Name und Entstehung der Sammlung gehen auf den großen Kunsthändler und Sammler Heinz Berggruen (1914-2007) zurück. In Berlin-Wilmersdorf geboren, emigrierte er 1936 aus dem nationalsozialistischen Deutschland in die USA, wo er zunächst als freier Kulturjournalist arbeitete und seit 1939 am San Francisco Museum of Art angestellt war. Nach dem Krieg begründete er in Paris eine Galerie, die viele der Künstler vertrat, die Berggruen auch privat sammelte und mit denen er befreundet war. Während dieser mehr als vier Jahrzehnte umspannenden Tätigkeit wurde er zu einem der führenden Kunsthändler insbesondere für die Grafik von Pablo Picasso. 1980 gab Berggruen die Galerie auf, um sich ganz seiner Sammeltätigkeit zu widmen. Hierbei konzentrierte er sich vor allem auf jene Künstler, die heute das Herzstück der Sammlung des Museum Berggruen ausmachen.
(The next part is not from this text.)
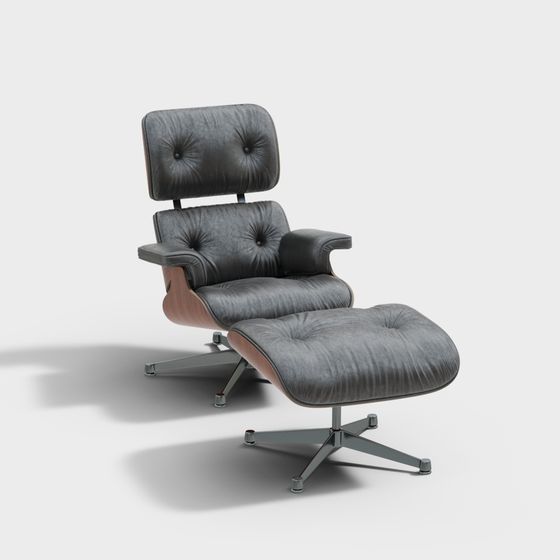 Eames Lounge Chair and Ottoman 3D model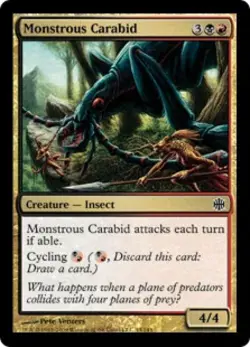 Monstrous Carabid - Light Play MTG Alara Reborn - Image 1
Mit mehr als 120 Werken gibt die Sammlung Berggruen einen Gesamtüberblick über die künstlerische Entwicklung Pablo Picassos (1881-1973). Angefangen mit einem 1897 entstandenen Studienblatt des 16-Jährigen, über Werke aus der Blauen und der Rosa Periode, zu dem "Im Kaffeehaus" von 1902 oder der "Sitzende Harlekin" von 1905 gehören, und größeren Werkkomplexen aus der Zeit des Kubismus - darunter "Häuser auf einem Hügel (Horta de Ebro)" von 1909 - bis hin zu seinem Spätwerk Werken wie "Matador" und "Akt" von 1970.
Ein weiterer Sammlungsschwerpunkt ist mit rund 70 Werken dem Schaffen Paul Klees (1879-1940) gewidmet. Zu ihm gehören rätselhaft-poetische Zeichnungen wie "Galgenhumor" oder "Den Fischen läuten", beide von 1919, die an Klees frühe Affinität zum Symbolismus erinnern, aber auch Farb- und Formstudien wie "transparent - perspectivisch gefügt (I.)" von 1921 oder "Nekropolis" von 1929, die aus der Zeit seiner Lehrtätigkeit am Bauhaus von Weimar stammen. Mit Werken wie "Ein Kinderspiel" (1939) und dem kurz vor seinem Tod entstandenen Aquarell "Der Teppich" von 1940 ist zudem das Spätwerk Klees zu sehen.
Henri Matisse (1869-1954) und Alberto Giacometti (1901-1966) sind im Museum Berggruen vor allem mit ihrem reifen Werk vertreten, zu dem die berühmte Scherenschnitt-Arbeit "Die Seilspringerin", 1952, von Matisse und Giacomettis "Große stehende Frau III" von 1960 zählen. Darüber hinaus zeigt das Museum Werke von Georges Braque, Henri Laurens, Paul Cézanne und eine Auswahl afrikanischer Skulpturen.